Quantification and statistical analysis
Assessment of the distribution of dextran, ovalbumin and fluospheres in a coronal plane in the brain was performed using a Zeiss Axioskop attached to a PC equipped with Imaging Associates image analysis software (KS-400), 1300 × 1030 format and images were obtained at ×10 magnification. The radial extensions of dextran, ovalbumin and fluospheres from the site of injection were calculated. Five values were obtained from each animal at each time point. Statistical analysis was performed using Statview. As the data are normally distributed, anova analysis of variance was performed and Bonferroni adjustment was applied. Results with P < 0.01 were considered to be significant.

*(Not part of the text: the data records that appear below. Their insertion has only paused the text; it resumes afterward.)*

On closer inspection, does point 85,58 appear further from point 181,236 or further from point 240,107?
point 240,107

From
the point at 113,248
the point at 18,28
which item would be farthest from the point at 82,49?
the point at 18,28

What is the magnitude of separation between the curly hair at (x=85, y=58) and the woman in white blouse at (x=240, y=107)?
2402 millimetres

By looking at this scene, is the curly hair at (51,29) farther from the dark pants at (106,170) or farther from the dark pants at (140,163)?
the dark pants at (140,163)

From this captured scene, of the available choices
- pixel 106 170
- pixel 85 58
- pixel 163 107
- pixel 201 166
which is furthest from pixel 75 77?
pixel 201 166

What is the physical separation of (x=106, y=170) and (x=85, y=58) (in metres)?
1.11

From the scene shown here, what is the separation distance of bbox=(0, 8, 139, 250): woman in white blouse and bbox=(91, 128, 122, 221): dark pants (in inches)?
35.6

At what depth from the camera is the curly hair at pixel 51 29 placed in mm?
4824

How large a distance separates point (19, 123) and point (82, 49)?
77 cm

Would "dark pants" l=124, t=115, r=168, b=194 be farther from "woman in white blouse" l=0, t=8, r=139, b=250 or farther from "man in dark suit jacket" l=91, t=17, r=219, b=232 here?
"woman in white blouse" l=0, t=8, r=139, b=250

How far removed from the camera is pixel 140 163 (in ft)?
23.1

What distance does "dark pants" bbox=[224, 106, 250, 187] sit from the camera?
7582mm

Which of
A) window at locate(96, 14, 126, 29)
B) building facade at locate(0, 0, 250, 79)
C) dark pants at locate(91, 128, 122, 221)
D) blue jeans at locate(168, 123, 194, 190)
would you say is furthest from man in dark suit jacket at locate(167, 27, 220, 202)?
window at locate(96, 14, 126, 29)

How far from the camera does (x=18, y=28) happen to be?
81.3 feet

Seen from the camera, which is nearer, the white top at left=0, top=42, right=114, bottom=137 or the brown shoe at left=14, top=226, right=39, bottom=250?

Classification of blood vessels
Blood vessels were classified according to the diameter of each vessel and by the presence or absence of smooth muscle cells in the vessel wall, as revealed by immunocytochemistry for α-smooth muscle actin as follows:
Capillaries Blood vessels less than 10 μm in diameter that lacked smooth muscle cells in their walls.
Arteries and arterioles Blood vessels larger than 10 μm in diameter with smooth muscle cells in the wall depicting the tunica media. Most intracerebral arteries are arterioles as they lack internal elastic laminae.
Veins Blood vessels larger than 10 μm in diameter that lacked smooth muscle cells in their walls. Venules are smaller and may be difficult to distinguish from capillaries unless they are surrounded by inflammatory cells.
Distribution of dextran tracer in the brain (Table 1)
Five minutes after injection Five minutes after injection, soluble dextran had spread diffusely through the brain parenchyma and was located within the walls of blood vessels (Figure 1A). The maximum diffuse spread of dextran at this time was up to 2500 μm in the antero-posterior plane from the injection site in the striatum as estimated by the number of serial sections containing tracer.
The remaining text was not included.